SOURCE PASSAGE

# ideas for a tank



## Ayres (Mar 27, 2006)

just wondering on ideas for what to use as a tank? as fancy something different, i know people can use a vase providing their big enough, have seen a pic of one kept in a coffee machine (looked quite cool in the kitchen)

any other ideas like this?

my house is always warm so shouldnt need to worry about a heater, 

and regular water changes are expected

so i guess only regulation is what is big enough?

lets hear your ideas

thanks


----------



## Christine (Nov 4, 2005)

I have seen a water cooler (like crystal springs type) converted to a tank.


----------



## wildtiger (Jun 8, 2005)

Might eyeball ebay...I've seen televisions turned into cool fishtanks, I've seen tanks in the sides of computers (although I don't like this idea for several different reasons). I've seen an old steamer trunk cut apart and used as a top and bottom for the tank, makes it look very pirate like. I've seen a blender used, cute idea but not big enough in my opinion. I've seen gumball machines used again cute idea but not big enough. 

And last but not least rubbermaid tubs when you just don't have room for another tank.


----------



## CyberSpike (Mar 25, 2006)

Maybe one of those big old fashioned jars that people use for pickling things.


----------



## Guest (Apr 12, 2006)

i was gonna say you could gut out an old TV and turn the "screen" into a viewing area for a tank.

PROVIDED MATERIAL
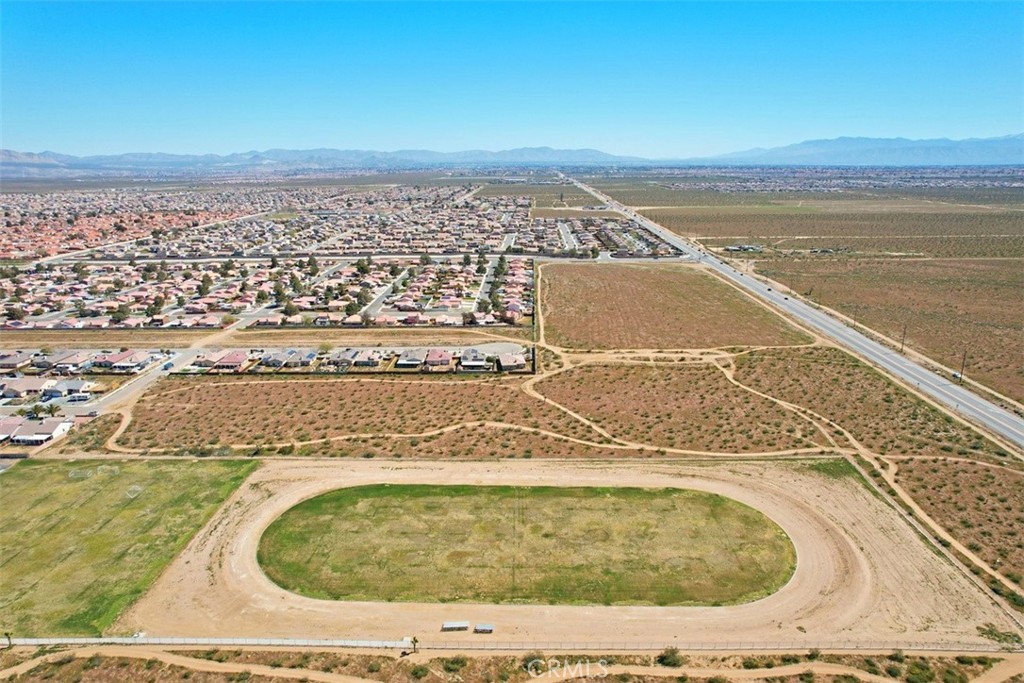 5 Palmdale Road Adelanto, CA 92301 - Photo 7 of 32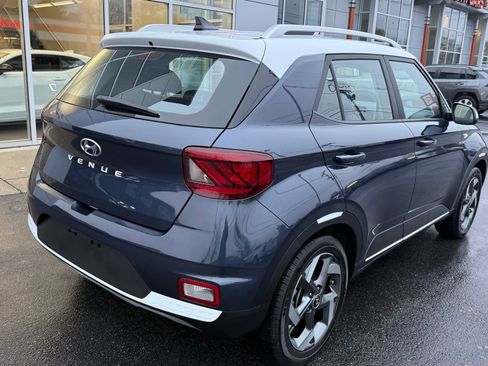 Used 2020 Hyundai Venue image 5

WHAT TO DO
Please continue the forum thread on tank ideas from its last post. The lines are separate material and have no connection to the forum thread on tank ideas.

EXPECTED OUTPUT
Like this:
http://www.thekrib.com/Plants/People/Olson/fishtv.jpg

or this:

http://www.people.virginia.edu/~jps8d/lj/5408507662_28b.jpg

or this:

http://www.ratemyfishtank.com/images/thumbimg/650/1574_1.JPG

I imagine you could do the same thing with an old computer monitor or one of those iMac computers.

someone on here also made a guppy tank out of a cheese puffs container but i dont remember who it was...


----------



## Ayres (Mar 27, 2006)

ive seen and looked in to the tv tanks things (think i heard them called macquariums?)

they look cool but for the space they take up you dont get a very big tank.

water cooler could look cool but not sure would get a clear view of the fish?

any other ideas?

cheers


----------



## CyberSpike (Mar 25, 2006)

CyberSpike said:


> Maybe one of those big old fashioned jars that people use for pickling things.


I really stirred up my own creativity with that one. I have old, antique jars here that are in the 3/4 -1 gallon range. Filling these with a bit of light gravel, a small plant (plastic) and a colorful fish ( a betta? ) would really make an amazing decor piece.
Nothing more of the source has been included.